Yep, this would be the car, minus the padded top. We had two, the limo and also a 75 sedan without the partition, but still had the jump seats. One of the partners had a Lincoln Executve Sedan with a similar padded top and rear opera window. We better cool it before we upset the Uber police.


----------



## Sydney Uber (Apr 15, 2014)

Older Chauffeur said:


> Ok, this thread told me I should sign up and explain why I have been lurking here for the last few weeks. I'm much older than most of the members seem to be, and my experience has been a mix of private and corporate executive security driving. My first private driving job began at about 16, and I was driving a factory built Cadillac Fleetwood 75 Limo at 17. Anybody even seen one of those?
> So, I came to this forum because I was wondering how anyone could make a living sharing a ride. I've tried to read the posts about earnings, but there seems to be a wide discrepancy as to whether expenses should be subtracted from gross, etc. are any of the San Francisco actually making $90K a year?
> Though mostly retired, I still drive privately through a driver-only service (independent contractor)and for a few private clients (self employed.) The clients provide the vehicles, insurance, gas, tolls, parking, etc. I track my business miles traveling to and from the clients, along with other deductible expenses, per IRS rules. I get 1099's and pay the full tax toward social security, along with any income tax due on the business earnings. I drive a Plugin Prius, so the IRS mileage deduction treats me pretty well. Other deductions for phone, fax, etc. Working for the driver-only service, with tips, I get about $25-28 per hour, each job a three hour minimum. Tipping is optional, but I've never missed out. I charge my own clients $30 per hour with a four hour minimum, having put in writing that no tip is expected. They usually tip anyway. One client pays two hours travel time, which covers most of it. Please don't take this as bragging, but rather an attempt to explain why I have to wonder why anyone would go through all the hassles you guys and gals do for such a low ROI. And then your "partner" Travis, keeps squeezing you even tighter by lowering rates charged to the customers.

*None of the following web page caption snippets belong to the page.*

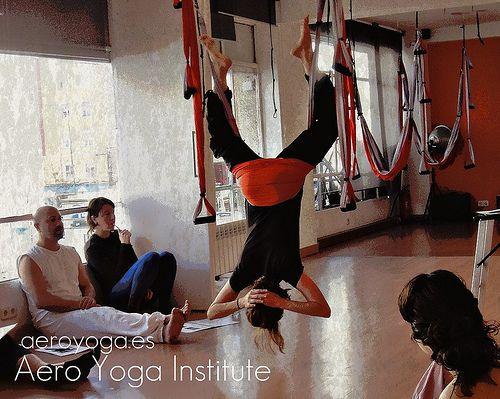 yoga aereo, yoga aereo mexico aero yoga, Clases de yoga aereo en telas aero yoga madrid, formacion y diploma www.aeroyogamexico.com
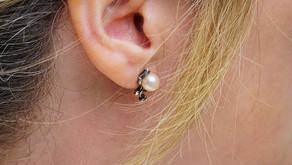 Pearl Stud Earrings – Timeless Elegance in Jewelry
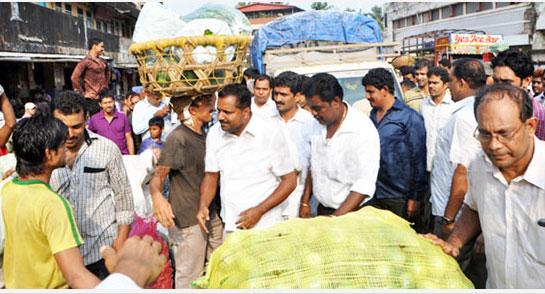 khadar-visit-market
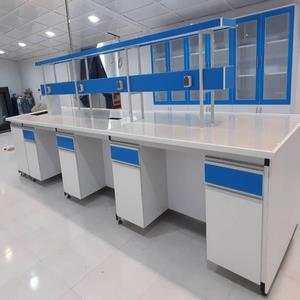سکوی وسط آزمایشگاه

By "hassles" I'm referring to the insurance issues, the ratings systems, problems collecting bonuses, or even, in some cases getting paid, from what I've read.
> I thank you for reading my rather long first post. I enjoy reading yours, especially the humorous ones, and recognizing some of the frequent posters. The recent entry into the fray by "Happytypist" has added immeasurably to the forum, IMHO.


1
Hi Older Chauffeur! Welcome aboard.

I'm sure your years of experience will add greatly to this forum.

It does take a while but as you have pointed out, if you do the right thing by clients and get a good reputation within the driving industry, other operators will happily farm out work to you, and regulars wont go past you when they need to go places.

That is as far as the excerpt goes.